Auch hier fand der Vorschlag der österreichischen Präsidentschaft, die Möglichkeit zu schaffen, die Einhaltung des PM10-Grenzwertes bis 3 Jahre nach Inkrafttreten der Richtlinie aufzuschieben, mehrheitlich Zustimmung.
3. Schaffung steuerlicher und wirtschaftlicher Anreize
Schon bisher wurde die Einführung moderner Umwelttechnologie in Kraftfahrzeugen über kraftfahrzeugsteuerliche Vergünstigungen gefördert, wobei die emissionsorientierte Kraftfahrzeugsteuer für Pkw nach der Einhaltung kompletter Abgasnormen mit insgesamt vier Schadstoffgrenzwerten gestaffelt wurde. In Abkehr von dieser Systematik hat die Bundesregierung mehrfach Anreizkonzepte zur Förderung speziell von besonders partikelreduzierten Pkw vorgelegt. Der Bundesrat hat im Juli 2005 konkret gefordert, nur mit moderner Partikelminderungstechnik nachgerüstete Diesel-Pkw kraftfahrzeugsteuerlich aufkommensneutral zu fördern (Drucksache 394/05(B) ). Vor kurzem hat der Bund ein neues diesen Anforderungen entsprechendes inhaltliches Konzept unterbreitet, das zurzeit mit den Ländern diskutiert wird. Die Zustimmung der Länder oder ein konstruktiver Gegenvorschlag stehen noch aus. Die Bundesregierung ist der Ansicht, dass Bund und Länder schnellstmöglich eine Lösung finden müssen, damit das Gesetzgebungsverfahren begonnen werden kann.

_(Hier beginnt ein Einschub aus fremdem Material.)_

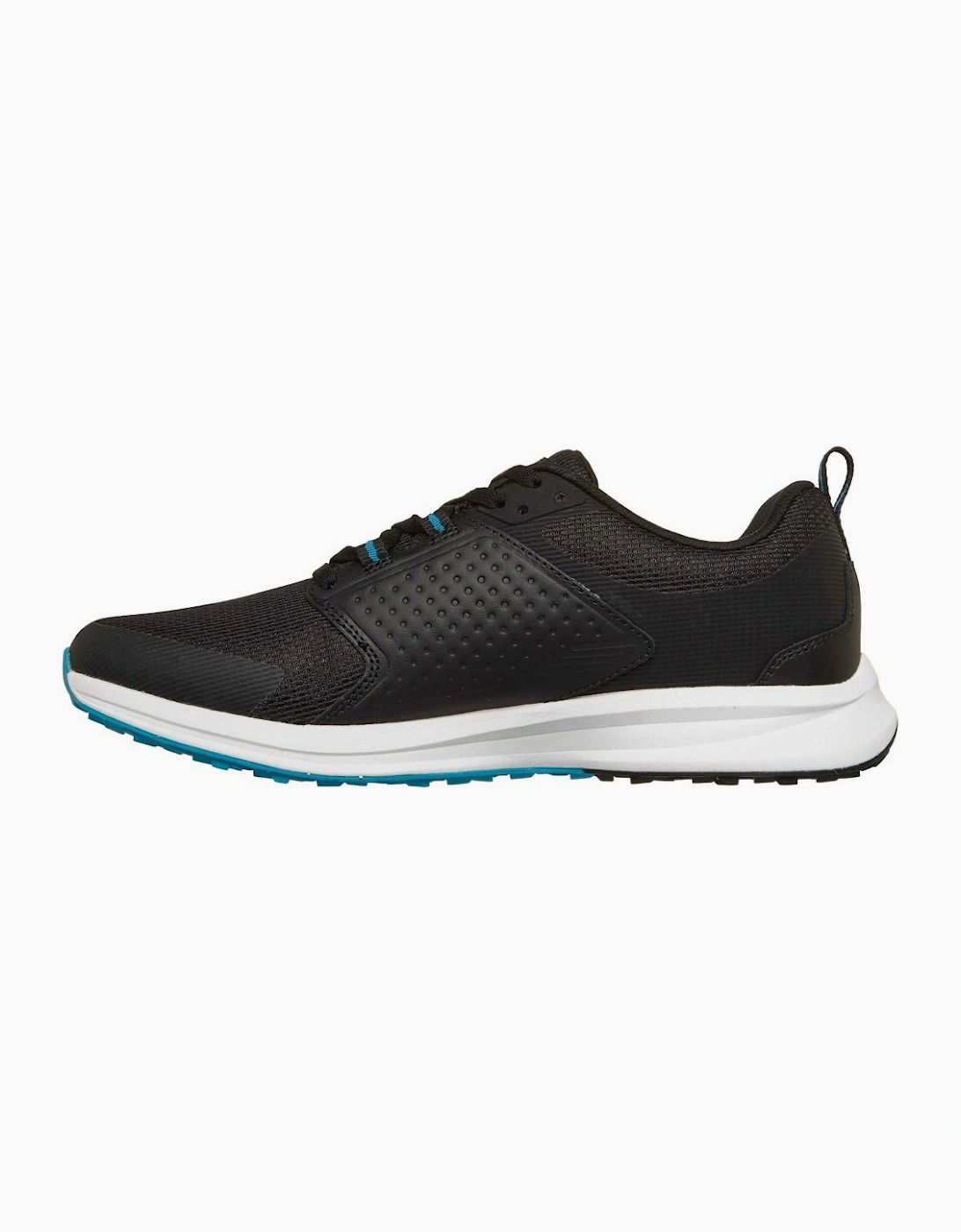 GO GOLF Quest Mens Golf Shoes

Bei der EU hat sich die Bundesregierung im Rat für weitere europaweite Maßnahmen zur Emissionsminderung eingesetzt. So hat der Rat (Umwelt) am 9.März 2006 seine "Ratsschlussfolgerungen" zur Luftreinhaltestrategie, verabschiedet. Wesentliche Punkte der Schlussfolgerungen sind:
- - Die Forderung nach einer kohärenten und integrierten Politik zur Bekämpfung der Luftverschmutzung mit Prioritäten für weitere Maßnahmen sowie die Überprüfung und Aktualisierung von Luftqualitätsnormen und nationalen Emissionshöchstmengen im Hinblick auf das langfristige Ziel der Nichtüberschreitung kritischer Belastungswerte und Konzentrationen;
- - Der Verweis auf die bedeutenden grenzüberschreitenden Beiträge und der Hinweis, dass Anstrengungen der Gemeinschaft als Ganzes erforderlich sind, um die Schadstoffmengen weiter zu verringern;
- - Die Betonung, dass selbst bei einer wirksamen Durchführung der gegenwärtig bereits beschlossenen Maßnahmen auch im Jahr 2020 noch erhebliche negative Auswirkungen der Luftverschmutzung auf die Gesundheit des Menschen und auf die Umwelt bestehen werden und dass zusätzliche Maßnahmen zur Bekämpfung der Luftverschmutzung in der EU getroffen werden müssen;
- - Die Forderung nach verstärkter Einbeziehung von Fragen der Luftverschmutzung in die Agrar-, Energie und Verkehrspolitik der Gemeinschaft;
- - Die Betonung, dass die Erreichung ehrgeiziger Ziele davon abhängt, dass rechtzeitig weitere Maßnahmen der Gemeinschaft auf den Weg gebracht werden und die Forderung gegenüber der Kommission, so bald wie möglich geeignete Vorschläge, u. a. zu Emissionen von schweren Lastfahrzeugen (Euro VI) und zu Emissionen aus kleinen und mittleren stationären Verbrennungsanlagen vorzulegen.